Please copy out word for word everything from the line containing "From the camera, at" down to the last of the lines below.

________

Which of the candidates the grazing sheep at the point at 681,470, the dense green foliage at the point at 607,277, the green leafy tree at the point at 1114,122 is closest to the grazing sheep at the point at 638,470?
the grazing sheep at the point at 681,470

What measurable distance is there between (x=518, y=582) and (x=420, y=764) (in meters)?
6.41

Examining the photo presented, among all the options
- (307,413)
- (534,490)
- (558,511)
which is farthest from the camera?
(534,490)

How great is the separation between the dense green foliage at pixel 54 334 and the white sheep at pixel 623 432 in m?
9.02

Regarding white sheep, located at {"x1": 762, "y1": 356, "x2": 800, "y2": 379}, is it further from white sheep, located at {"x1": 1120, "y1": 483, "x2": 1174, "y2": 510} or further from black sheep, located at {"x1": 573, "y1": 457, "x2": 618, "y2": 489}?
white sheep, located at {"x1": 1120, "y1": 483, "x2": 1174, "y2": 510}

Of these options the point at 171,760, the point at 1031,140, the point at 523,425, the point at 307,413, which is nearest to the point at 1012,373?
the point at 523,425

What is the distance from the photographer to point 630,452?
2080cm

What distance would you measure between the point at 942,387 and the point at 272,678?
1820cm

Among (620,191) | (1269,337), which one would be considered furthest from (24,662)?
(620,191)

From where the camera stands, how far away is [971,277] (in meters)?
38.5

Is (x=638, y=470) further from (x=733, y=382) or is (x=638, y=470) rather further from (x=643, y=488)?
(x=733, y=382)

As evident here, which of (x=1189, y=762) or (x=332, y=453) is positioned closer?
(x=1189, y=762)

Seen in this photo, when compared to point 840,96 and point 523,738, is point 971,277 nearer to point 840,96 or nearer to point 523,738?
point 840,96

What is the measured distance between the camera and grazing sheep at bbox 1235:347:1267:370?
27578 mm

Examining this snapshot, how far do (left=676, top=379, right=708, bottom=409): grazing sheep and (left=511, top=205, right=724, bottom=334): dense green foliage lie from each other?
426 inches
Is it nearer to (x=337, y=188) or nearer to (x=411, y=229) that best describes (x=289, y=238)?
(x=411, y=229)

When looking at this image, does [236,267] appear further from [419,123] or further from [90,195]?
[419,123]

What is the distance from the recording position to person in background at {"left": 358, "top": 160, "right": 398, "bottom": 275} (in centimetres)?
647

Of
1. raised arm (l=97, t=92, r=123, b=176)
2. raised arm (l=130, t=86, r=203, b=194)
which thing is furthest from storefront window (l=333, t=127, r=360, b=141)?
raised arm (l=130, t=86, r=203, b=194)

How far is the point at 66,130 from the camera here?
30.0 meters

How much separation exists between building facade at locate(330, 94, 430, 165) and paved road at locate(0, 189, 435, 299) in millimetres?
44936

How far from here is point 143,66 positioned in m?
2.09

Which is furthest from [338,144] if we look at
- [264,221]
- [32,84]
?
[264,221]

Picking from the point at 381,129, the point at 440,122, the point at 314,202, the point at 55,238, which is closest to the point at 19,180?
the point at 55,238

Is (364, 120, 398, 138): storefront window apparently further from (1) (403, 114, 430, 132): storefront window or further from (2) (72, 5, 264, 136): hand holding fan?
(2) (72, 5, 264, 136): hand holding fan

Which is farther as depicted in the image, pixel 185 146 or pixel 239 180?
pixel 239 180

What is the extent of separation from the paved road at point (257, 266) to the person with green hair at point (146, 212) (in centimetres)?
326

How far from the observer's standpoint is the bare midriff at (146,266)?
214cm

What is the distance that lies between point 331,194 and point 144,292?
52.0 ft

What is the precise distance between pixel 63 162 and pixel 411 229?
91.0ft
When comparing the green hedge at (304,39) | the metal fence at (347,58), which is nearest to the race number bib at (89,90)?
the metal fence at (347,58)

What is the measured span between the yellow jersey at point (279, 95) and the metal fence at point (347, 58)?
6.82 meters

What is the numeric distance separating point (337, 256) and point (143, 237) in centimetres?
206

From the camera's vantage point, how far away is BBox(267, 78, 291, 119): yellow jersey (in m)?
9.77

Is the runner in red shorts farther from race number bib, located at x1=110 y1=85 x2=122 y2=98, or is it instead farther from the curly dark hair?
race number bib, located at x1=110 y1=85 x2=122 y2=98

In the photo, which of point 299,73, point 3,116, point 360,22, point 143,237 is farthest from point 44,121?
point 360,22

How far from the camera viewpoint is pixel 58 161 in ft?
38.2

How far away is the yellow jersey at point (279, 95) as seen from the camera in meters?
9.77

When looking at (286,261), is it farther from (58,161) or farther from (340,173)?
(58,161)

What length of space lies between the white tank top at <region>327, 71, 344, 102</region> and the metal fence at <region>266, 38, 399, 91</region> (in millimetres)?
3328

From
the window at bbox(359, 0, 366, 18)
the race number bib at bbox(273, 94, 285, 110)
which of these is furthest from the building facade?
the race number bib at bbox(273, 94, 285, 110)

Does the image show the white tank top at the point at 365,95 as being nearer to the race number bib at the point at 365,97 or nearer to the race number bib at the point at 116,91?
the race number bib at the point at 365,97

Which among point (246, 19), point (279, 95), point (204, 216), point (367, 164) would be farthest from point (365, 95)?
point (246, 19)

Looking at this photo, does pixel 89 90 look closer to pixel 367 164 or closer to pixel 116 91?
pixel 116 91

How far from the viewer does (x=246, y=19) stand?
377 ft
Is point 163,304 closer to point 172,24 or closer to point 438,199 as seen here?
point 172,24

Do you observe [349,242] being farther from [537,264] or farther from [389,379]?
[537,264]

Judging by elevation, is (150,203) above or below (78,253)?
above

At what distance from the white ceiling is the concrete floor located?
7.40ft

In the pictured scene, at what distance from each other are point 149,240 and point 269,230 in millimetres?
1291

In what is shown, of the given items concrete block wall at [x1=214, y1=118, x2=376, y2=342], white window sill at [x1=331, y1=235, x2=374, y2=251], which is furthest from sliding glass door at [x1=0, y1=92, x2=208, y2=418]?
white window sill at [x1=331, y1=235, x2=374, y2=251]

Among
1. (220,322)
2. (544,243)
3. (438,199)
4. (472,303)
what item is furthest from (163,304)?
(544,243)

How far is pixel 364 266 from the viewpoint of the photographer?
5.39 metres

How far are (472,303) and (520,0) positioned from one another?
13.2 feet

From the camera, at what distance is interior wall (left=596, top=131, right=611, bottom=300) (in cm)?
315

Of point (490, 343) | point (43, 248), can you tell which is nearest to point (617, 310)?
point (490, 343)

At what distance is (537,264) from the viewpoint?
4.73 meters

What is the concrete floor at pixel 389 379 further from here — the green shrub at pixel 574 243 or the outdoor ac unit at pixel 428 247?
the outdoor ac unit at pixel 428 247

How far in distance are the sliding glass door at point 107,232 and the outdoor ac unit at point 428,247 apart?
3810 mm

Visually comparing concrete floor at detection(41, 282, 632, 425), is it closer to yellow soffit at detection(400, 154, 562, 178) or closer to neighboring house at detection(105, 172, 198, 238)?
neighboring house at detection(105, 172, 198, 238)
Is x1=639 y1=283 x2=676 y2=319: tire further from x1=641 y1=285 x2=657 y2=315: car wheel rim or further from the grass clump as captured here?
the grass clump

________

- **Solution to the exercise**
From the camera, at what distance is interior wall (left=596, top=131, right=611, bottom=300) (in cm)?
315

Of point (490, 343) | point (43, 248), can you tell which is nearest to point (617, 310)?
point (490, 343)

At what distance is (537,264) from the viewpoint?
4.73 meters

What is the concrete floor at pixel 389 379 further from here — the green shrub at pixel 574 243 or the outdoor ac unit at pixel 428 247?
the outdoor ac unit at pixel 428 247

How far in distance are the sliding glass door at point 107,232 and the outdoor ac unit at point 428,247 apart?
3810 mm

Visually comparing concrete floor at detection(41, 282, 632, 425), is it closer to yellow soffit at detection(400, 154, 562, 178) or closer to neighboring house at detection(105, 172, 198, 238)?
neighboring house at detection(105, 172, 198, 238)
Is x1=639 y1=283 x2=676 y2=319: tire further from x1=641 y1=285 x2=657 y2=315: car wheel rim or further from the grass clump as captured here?
the grass clump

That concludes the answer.